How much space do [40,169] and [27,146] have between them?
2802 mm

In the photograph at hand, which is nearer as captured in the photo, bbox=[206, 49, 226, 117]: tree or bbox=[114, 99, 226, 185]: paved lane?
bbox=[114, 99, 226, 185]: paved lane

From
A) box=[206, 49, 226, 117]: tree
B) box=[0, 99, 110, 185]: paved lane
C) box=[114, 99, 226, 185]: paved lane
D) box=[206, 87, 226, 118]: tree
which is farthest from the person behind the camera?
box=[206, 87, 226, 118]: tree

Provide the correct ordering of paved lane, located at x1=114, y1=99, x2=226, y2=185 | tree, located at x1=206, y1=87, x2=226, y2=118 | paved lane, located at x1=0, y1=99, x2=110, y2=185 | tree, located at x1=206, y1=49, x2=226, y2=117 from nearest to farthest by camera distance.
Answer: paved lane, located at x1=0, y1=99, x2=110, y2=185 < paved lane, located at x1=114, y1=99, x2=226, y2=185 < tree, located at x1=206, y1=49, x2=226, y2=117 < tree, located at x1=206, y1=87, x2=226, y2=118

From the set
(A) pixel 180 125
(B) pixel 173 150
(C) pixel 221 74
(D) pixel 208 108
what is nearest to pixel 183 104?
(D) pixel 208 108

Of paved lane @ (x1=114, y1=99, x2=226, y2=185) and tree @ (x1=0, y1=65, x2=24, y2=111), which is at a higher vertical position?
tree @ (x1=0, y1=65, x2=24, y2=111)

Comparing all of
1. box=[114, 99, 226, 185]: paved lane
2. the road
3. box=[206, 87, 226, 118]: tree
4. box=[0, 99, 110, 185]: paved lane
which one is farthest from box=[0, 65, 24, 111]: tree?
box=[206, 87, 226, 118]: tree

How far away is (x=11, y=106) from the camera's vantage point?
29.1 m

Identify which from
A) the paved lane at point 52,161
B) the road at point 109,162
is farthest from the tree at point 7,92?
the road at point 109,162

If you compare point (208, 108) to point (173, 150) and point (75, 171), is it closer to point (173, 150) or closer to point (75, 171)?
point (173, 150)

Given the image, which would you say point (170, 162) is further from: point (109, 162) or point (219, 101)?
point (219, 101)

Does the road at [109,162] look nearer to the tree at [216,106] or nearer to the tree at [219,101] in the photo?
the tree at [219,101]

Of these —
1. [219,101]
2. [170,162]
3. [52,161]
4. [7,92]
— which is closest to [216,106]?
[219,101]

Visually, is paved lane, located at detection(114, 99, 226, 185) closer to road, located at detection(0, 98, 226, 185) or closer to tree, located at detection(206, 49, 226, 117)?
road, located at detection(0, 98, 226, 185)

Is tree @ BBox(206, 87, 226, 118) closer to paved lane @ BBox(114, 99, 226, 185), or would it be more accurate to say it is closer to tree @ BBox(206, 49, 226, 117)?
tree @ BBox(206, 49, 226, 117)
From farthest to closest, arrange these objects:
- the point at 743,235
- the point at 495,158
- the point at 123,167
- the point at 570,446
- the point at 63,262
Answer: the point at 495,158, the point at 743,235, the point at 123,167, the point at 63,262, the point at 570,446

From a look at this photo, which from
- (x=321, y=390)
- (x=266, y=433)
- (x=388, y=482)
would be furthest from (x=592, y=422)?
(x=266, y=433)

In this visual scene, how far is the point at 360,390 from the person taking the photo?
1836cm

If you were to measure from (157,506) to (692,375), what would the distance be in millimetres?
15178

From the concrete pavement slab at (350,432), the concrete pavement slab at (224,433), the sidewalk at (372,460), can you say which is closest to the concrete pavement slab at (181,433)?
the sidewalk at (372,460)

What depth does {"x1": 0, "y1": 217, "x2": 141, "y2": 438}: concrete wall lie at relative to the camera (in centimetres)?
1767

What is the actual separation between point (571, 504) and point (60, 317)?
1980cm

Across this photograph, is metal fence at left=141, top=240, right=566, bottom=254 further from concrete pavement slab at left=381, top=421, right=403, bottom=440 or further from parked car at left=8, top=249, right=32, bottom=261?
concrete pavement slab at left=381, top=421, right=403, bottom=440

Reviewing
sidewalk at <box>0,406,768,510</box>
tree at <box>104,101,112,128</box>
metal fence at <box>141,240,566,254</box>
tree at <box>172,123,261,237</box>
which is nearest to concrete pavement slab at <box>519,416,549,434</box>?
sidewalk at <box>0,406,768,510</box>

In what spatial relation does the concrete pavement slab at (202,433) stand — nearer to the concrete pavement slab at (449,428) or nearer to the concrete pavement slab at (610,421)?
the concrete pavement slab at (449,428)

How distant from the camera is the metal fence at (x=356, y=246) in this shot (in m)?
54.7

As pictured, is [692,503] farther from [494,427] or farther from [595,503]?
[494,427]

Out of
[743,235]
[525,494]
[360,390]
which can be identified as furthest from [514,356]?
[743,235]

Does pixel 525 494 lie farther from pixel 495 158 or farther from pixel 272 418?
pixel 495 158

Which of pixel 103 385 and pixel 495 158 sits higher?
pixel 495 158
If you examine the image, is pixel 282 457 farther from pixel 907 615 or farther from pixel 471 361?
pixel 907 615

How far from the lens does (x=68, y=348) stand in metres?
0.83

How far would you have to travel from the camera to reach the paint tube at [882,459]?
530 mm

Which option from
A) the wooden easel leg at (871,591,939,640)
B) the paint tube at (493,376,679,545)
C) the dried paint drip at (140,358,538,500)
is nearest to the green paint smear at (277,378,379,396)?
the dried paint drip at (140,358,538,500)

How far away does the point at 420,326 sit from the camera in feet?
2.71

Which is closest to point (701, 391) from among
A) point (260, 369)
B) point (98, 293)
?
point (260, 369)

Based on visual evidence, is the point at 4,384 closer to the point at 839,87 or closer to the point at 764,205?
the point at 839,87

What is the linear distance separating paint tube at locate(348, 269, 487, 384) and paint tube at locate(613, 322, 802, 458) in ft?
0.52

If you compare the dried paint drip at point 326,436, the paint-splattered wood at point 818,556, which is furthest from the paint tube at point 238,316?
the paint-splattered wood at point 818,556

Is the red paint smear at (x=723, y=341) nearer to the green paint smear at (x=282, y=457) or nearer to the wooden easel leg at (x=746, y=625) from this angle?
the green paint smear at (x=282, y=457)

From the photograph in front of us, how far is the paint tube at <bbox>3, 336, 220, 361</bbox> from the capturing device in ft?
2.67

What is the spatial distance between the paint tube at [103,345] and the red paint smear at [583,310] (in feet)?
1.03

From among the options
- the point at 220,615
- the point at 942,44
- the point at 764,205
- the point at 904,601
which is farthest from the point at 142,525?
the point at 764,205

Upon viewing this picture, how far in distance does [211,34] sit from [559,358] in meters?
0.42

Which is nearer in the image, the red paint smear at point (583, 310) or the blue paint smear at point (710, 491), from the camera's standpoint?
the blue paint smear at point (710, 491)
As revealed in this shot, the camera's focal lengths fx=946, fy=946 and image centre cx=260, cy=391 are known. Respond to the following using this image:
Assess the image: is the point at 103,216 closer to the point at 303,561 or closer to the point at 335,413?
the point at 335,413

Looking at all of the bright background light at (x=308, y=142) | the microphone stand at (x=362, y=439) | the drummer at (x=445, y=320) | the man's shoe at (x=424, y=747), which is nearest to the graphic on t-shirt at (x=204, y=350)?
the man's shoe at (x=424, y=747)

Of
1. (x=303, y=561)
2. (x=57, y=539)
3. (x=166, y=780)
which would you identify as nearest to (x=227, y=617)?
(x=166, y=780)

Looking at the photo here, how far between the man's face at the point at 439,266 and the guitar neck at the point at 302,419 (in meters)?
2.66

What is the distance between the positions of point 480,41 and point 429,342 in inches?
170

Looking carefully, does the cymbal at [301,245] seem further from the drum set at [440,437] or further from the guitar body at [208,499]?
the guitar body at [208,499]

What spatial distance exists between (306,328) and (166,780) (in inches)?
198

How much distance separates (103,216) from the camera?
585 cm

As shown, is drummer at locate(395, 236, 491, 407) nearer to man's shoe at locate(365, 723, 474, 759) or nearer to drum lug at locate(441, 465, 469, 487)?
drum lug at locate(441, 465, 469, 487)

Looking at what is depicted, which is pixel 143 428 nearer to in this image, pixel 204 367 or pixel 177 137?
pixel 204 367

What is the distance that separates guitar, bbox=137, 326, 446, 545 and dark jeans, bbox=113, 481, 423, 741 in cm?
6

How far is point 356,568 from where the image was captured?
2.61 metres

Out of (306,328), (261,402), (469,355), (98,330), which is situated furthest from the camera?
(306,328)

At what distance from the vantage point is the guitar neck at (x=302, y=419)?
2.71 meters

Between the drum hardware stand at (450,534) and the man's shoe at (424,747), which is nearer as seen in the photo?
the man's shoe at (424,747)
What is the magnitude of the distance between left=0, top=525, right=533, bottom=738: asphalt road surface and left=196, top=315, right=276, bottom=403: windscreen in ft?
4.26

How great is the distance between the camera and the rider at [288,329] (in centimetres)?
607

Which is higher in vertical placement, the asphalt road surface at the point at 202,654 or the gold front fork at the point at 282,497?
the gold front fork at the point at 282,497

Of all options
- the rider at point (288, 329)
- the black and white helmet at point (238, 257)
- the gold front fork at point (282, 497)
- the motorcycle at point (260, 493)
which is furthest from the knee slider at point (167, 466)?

- **What is being asked**
Reproduce the listing above word for word, from the line that contains "How great is" through the end of the listing, with both ends included.

- **Expected output**
How great is the distance between the camera and the rider at [288,329] (in centimetres)?
607

Which is higher in vertical placement, the asphalt road surface at the point at 202,654 or the gold front fork at the point at 282,497?
the gold front fork at the point at 282,497

Of all options
- the rider at point (288, 329)
- the black and white helmet at point (238, 257)
- the gold front fork at point (282, 497)
- the motorcycle at point (260, 493)
which is furthest from the knee slider at point (167, 466)?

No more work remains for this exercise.